Senate President Says Lawmakers Are Likely To Overturn Health Orders In June
There are a little over 167 coronavirus cases per 100,000 Ohio residents this week. That’s more than three times Gov. Mike DeWine’s target number to end all health orders such as the mask mandate issued in July.
And the leader of Republicans in the Senate says state lawmakers will be ready to use their new power to lift those orders if DeWine doesn’t.
Since the House and Senate overrode DeWine’s veto, a new law giving them the authority to rescind a governor’s health order takes effect in mid-June.
In an interview for this week's "The State of Ohio", Senate President Matt Huffman (R-Lima) said lawmakers may not be planning to do so but will certainly consider overturning those orders, since they’ll already be in session at that time discussing the state budget, which is due at the end of June.
"'Plans' might be too strong of a word," Huffman said. "I think it's likely that if the emergency has not been declared to be over by the governor, that both houses and the legislature would pass the resolution called for for that to end.”
Senate Bill 22 allows lawmakers to overturn a governor's health order by concurrent resolution.

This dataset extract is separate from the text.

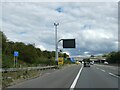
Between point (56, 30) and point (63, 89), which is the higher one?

But DeWine continues to say he doesn't think that's constitutional. Rep. Nino Vitale (R-Urbana), a harsh critic of DeWine's COVID policies, was one of the few Republicans who voted against the bill, saying he also thinks it's unconstitutional. And an analysis from the legislature's researchers also said there were constitutional questions about it.
But Huffman said if they don’t vote to end it, the law orders an emergency to expire 30 days after it’s issued. So the state of emergency declared in March 2020 would end on its own in mid-July.